Von Werner Weidenfeld

In der amerikanischen Politik spielt das Verhältnis zu Europa inzwischen kaum noch eine Rolle. Dabei ist die Liste der Probleme, die nur gemeinsam zu lösen sind, länger als je zuvor

26.05.2008 · Financial Times Deutschland



Amerika lebt in politischer Anspannung. Der Grund ist dieses Mal nicht eine weltpolitische Katastrophe. Es ist ein ungewöhnlicher Wahlkampf. Man muss weit in historische Zeiten zurückblicken, um eine ähnliche Länge und eine solch verwirrende Härte zu entdecken. Einige der traditionellen Konstellationen amerikanischer Wahlen verschieben sich ob solcher Begebenheiten.

Angesichts der heftigen Tageskonflikte wird jedoch ein Sachverhalt übersehen, der von hoher weltpolitischer Relevanz sein wird: Europa spielt keine Rolle. Der alte Kontinent findet keine Erwähnung. Wenn schon Internationales im Wahlkampfpathos auftaucht, dann China und Russland. Als politischer Faktor unerwähnt zu bleiben, das ist kein Beleg attraktiver Leistungsfähigkeit oder magnetischer Anziehungskraft.

Das Thema "Amerika und Europa" verschwindet praktisch aus der öffentlichen Debatte und aus der sensiblen Wahrnehmung. Es findet darüber keine der früher üblichen großen Debatten über historische Zäsuren statt – kein "Ende der Partnerschaft", kein "Ende der Demokratie", kein "Flaggezeigen zur Wiedergeburt des Westens". Die transatlantische Angelegenheit erodiert. Sie verschwindet leise.

Aber warum geschieht dies, obwohl Europa bei vielen Sachthemen eine wichtige Rolle übernehmen müsste, falls die Probleme wirklich gelöst werden sollten? Spricht man die amerikanischen Entscheidungsträger auf dieses Phänomen an, dann löst man mildes Desinteresse aus. Europa sei zu selbstbezogen. Die klassischen transatlantischen Treffpunkte seien doch alt, träge und müde. Als Amerikaner könne man sofort die Punkte der Differenzen zu Europa nennen: die andere Einschätzung des globalen Terrors, die Rolle der Institutionen wie etwa der Vereinten Nationen, die Nutzung militärischer Gewalt – und Europa sei doch kein Modell für eine weltweite Realisierung. Selten sind amerikanische Außenpolitiker so eloquent wie bei der spontanen Auflistung der enttäuschten Distanzpunkte zu Europa.

ARBEITSAUFTRÄGE:
(a) Welche Länder tauchen laut dem Lesetext im amerikanischen Wahlkampf auf, wenn dort überhaupt Internationales zur Sprache kommt?
(b) Schreiben Sie aus dem Lesetext den Abschnitt ab, der mit „Von Werner Weidenfeld“ einsetzt und sich bis „ob solcher Begebenheiten.“ fortsetzt.

DIE AUFLISTUNG:
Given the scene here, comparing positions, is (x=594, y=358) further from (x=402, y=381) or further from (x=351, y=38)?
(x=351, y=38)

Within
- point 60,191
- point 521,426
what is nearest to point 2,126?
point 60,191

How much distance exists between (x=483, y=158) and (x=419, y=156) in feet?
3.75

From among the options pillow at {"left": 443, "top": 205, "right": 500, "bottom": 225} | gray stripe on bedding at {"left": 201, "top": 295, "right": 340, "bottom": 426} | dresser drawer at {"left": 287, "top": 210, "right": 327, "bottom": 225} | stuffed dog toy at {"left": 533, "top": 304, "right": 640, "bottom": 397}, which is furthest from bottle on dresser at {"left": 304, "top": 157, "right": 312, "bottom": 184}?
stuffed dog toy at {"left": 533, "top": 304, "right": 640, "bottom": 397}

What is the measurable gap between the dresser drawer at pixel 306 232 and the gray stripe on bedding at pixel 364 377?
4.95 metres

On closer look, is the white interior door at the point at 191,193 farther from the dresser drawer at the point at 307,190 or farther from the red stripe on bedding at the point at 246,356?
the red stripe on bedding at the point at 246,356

* * *

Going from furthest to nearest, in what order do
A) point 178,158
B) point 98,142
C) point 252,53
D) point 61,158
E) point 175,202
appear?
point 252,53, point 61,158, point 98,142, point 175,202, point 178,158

==

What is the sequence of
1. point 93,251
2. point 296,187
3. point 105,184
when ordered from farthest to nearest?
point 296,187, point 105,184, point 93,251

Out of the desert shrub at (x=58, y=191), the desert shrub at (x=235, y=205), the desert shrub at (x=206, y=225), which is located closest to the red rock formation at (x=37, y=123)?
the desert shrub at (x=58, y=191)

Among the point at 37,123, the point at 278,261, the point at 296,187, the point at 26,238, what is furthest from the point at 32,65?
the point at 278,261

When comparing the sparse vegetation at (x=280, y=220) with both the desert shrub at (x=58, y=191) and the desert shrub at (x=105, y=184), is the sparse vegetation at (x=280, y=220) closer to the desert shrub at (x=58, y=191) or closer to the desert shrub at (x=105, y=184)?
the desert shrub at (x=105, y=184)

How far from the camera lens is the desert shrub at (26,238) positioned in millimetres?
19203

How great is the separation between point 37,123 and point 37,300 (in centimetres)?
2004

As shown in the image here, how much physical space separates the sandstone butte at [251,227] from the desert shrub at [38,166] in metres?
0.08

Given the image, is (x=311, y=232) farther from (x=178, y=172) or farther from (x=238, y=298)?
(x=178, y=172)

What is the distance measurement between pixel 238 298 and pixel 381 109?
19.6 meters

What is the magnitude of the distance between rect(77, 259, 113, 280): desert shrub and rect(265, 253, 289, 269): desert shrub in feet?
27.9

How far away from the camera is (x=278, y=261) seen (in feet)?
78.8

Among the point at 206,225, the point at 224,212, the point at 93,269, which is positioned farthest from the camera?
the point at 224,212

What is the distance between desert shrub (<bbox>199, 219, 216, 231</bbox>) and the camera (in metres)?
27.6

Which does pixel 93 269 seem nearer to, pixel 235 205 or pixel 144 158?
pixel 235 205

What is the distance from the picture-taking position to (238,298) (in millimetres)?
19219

LÖSUNGEN:
(a) China und Russland.

(b)
Von Werner Weidenfeld

In der amerikanischen Politik spielt das Verhältnis zu Europa inzwischen kaum noch eine Rolle. Dabei ist die Liste der Probleme, die nur gemeinsam zu lösen sind, länger als je zuvor

26.05.2008 · Financial Times Deutschland



Amerika lebt in politischer Anspannung. Der Grund ist dieses Mal nicht eine weltpolitische Katastrophe. Es ist ein ungewöhnlicher Wahlkampf. Man muss weit in historische Zeiten zurückblicken, um eine ähnliche Länge und eine solch verwirrende Härte zu entdecken. Einige der traditionellen Konstellationen amerikanischer Wahlen verschieben sich ob solcher Begebenheiten.